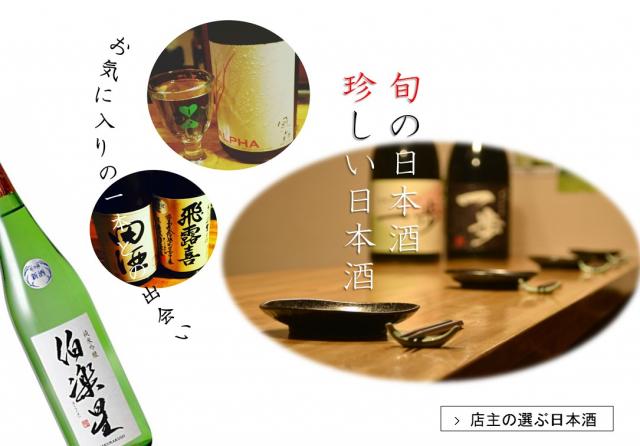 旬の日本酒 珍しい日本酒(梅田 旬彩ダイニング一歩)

───

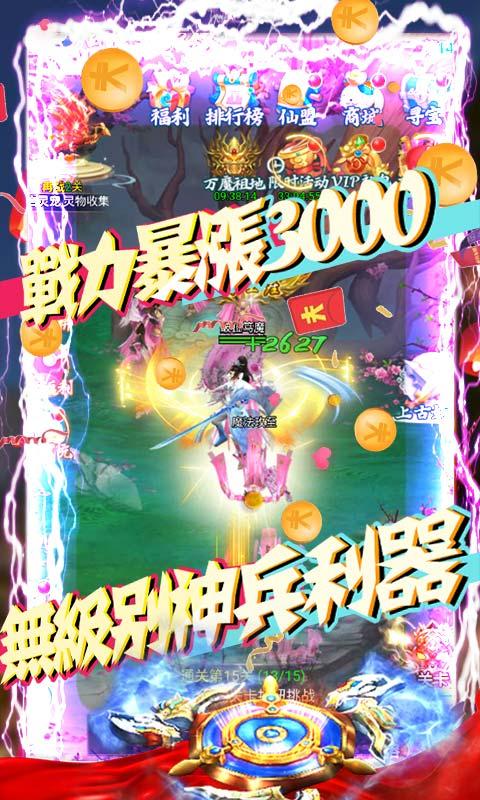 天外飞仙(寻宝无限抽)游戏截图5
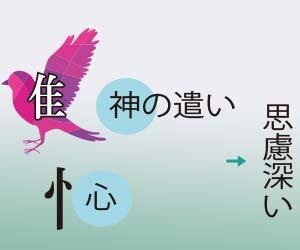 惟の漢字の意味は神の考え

───

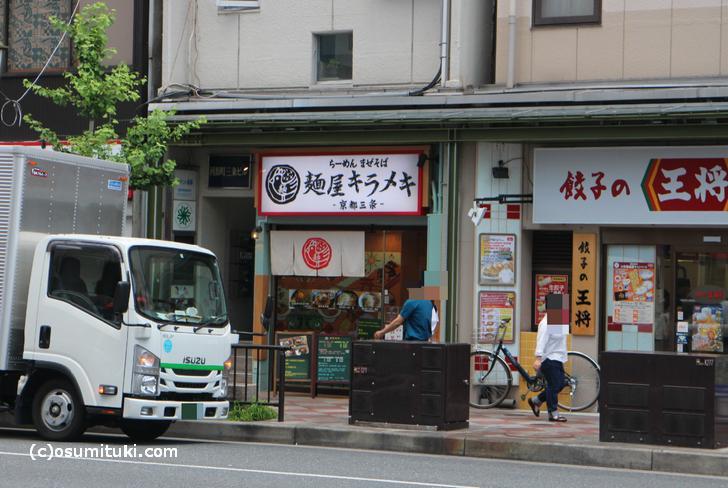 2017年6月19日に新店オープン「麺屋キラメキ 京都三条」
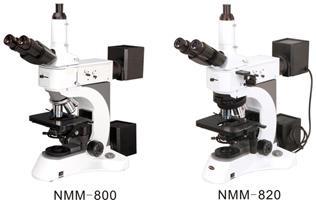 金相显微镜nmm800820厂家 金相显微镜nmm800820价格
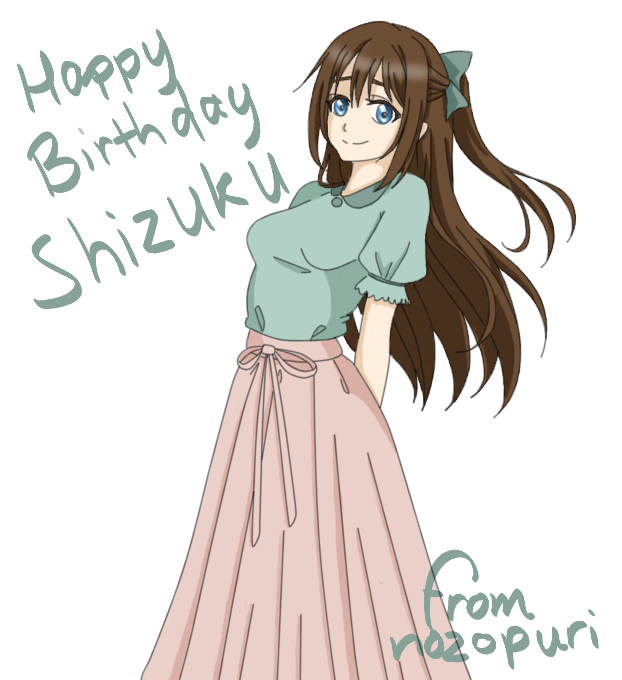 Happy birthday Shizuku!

───

### WORK INSTRUCTION
The lines above from the line with "2017年6月19日に新店オープン「麺屋キラメキ 京都三条」" through the line with "Happy birthday Shizuku!" are to be given again word for word, with no pictures among them.

### SOLUTION TO THIS PROBLEM
 2017年6月19日に新店オープン「麺屋キラメキ 京都三条」
 金相显微镜nmm800820厂家 金相显微镜nmm800820价格
 Happy birthday Shizuku!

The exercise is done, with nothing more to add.